THE DATA:
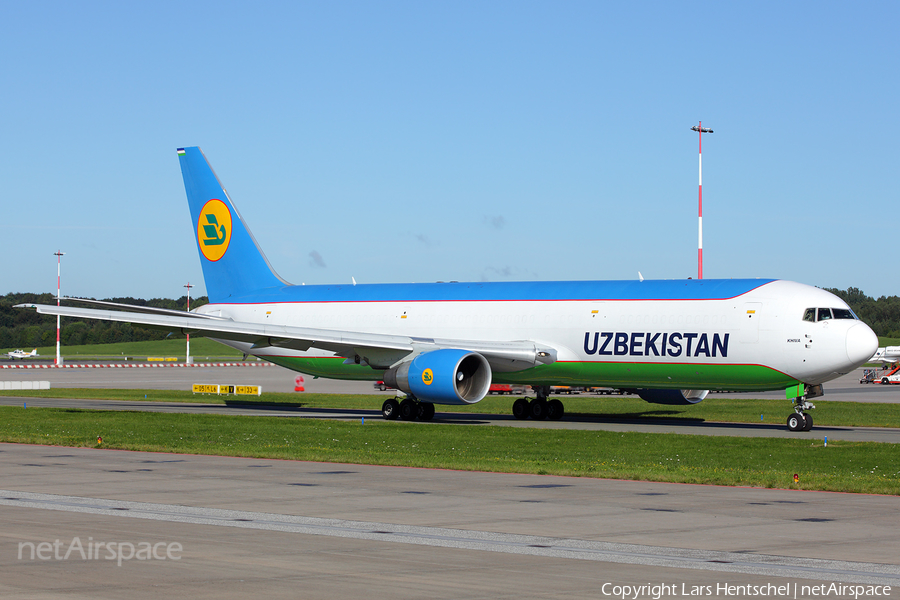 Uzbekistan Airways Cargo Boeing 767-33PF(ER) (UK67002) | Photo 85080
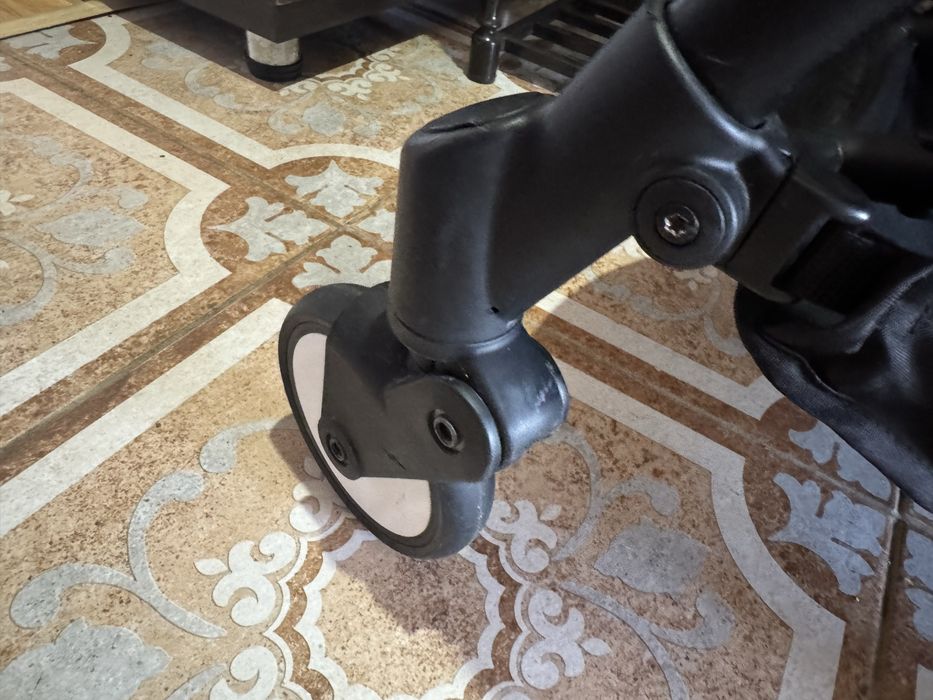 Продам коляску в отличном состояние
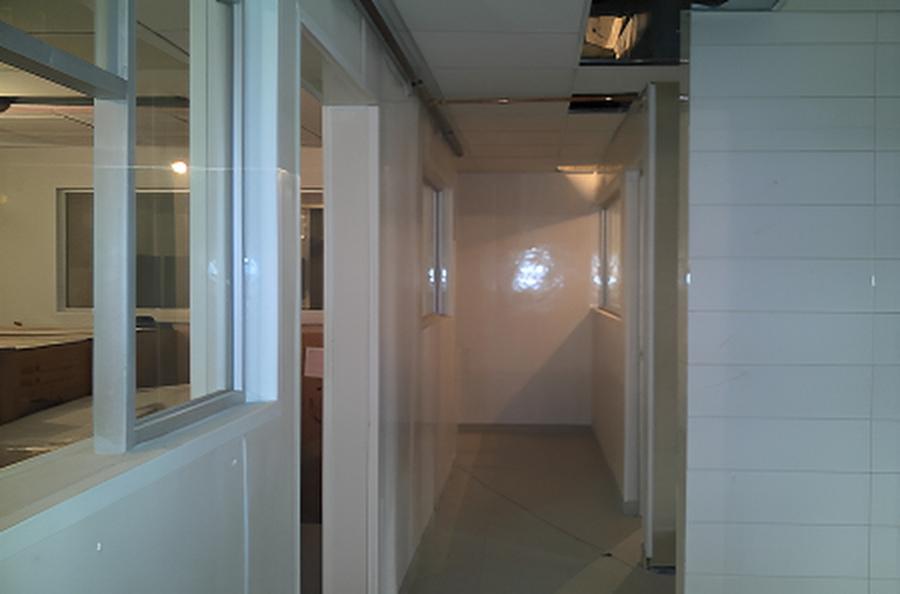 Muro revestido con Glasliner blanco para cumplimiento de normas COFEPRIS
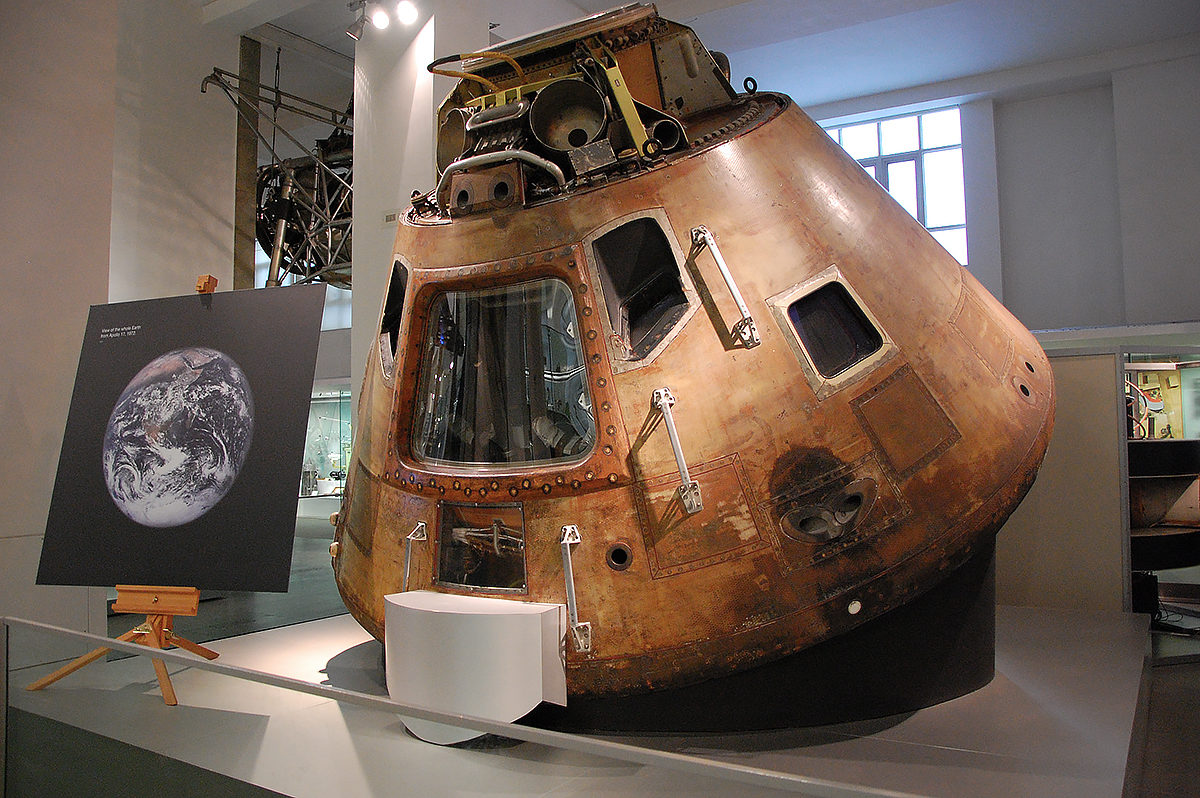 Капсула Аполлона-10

WHAT THIS TASK INVOLVES:
Retype, word for word, only the line holding "Продам коляску в отличном состояние" and the lines after it through the final line of the listing above, and leave every picture out.

REPLY:
 Продам коляску в отличном состояние
 Muro revestido con Glasliner blanco para cumplimiento de normas COFEPRIS
 Капсула Аполлона-10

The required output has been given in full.